2. Support and configuration limitations
An obvious limitation of VSAN is that it's hypervisor-specific to vSphere, but beta testers also reported some hardware compatibility issues at an early users panel at VMworld 2014. While VMware acknowledged the problem and said it was taking steps to fix it, what doesn't help are existing configuration requirements: both flash and disk are required in a VSAN node, but the SSD is used only for caching. According to some analysts, the write caching is an ineffective use for flash. And to scale a VSAN, its disk capacity needs to be added rather than SSD, limiting performance.

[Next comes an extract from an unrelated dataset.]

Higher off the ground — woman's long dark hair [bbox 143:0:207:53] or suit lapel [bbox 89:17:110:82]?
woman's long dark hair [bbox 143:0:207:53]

3. Preconfigured might be the best bet
Many early adopters built their own VSANs from existing hardware, but there are a few ways VSANs can be implemented, and some make it simpler than others. Customers can use Ready Nodes -- pre-certified storage on which users can install VSAN. Current Ready Node partners include Cisco, Dell, IBM and Super Micro Computer.
Another option is to buy EVO: RAIL from storage and server partners that bundle VSAN software on hardware that meets VMwar’s specs. Dell, EMC, Fujitsu Ltd., Inspur Group Co. Ltd., HP, Hitachi Data Systems, NetApp, Net One Systems Co. and Super Micro Computer have signed on as EVO: RAIL partners.
4. VSAN appeals most to small shops, hyper-converged fans
VMware said from the beginning that VSAN isn't targeted at storage professionals, but rather server admins as a way to get storage without having to provision LUNs and volumes. The pre-packaged options certainly make that easier on both server admins and companies with a limited dedicated storage staff. And early use cases for VSAN seem to fall in line with those of other hyper-converged products -- such as virtual desktop infrastructure environments and remote office.
5. Close, but not quite enterprise-class
VSANs can scale up to 32 nodes -- enough for many but not all enterprise environments. It is also missing features that enterprises require. These include data deduplication, encryption, tiering and continuous data protection. Users have also expressed the desire for an all-flash VSAN option in the future. Some of these features will likely make it into VSAN 2.0, expected in 2015.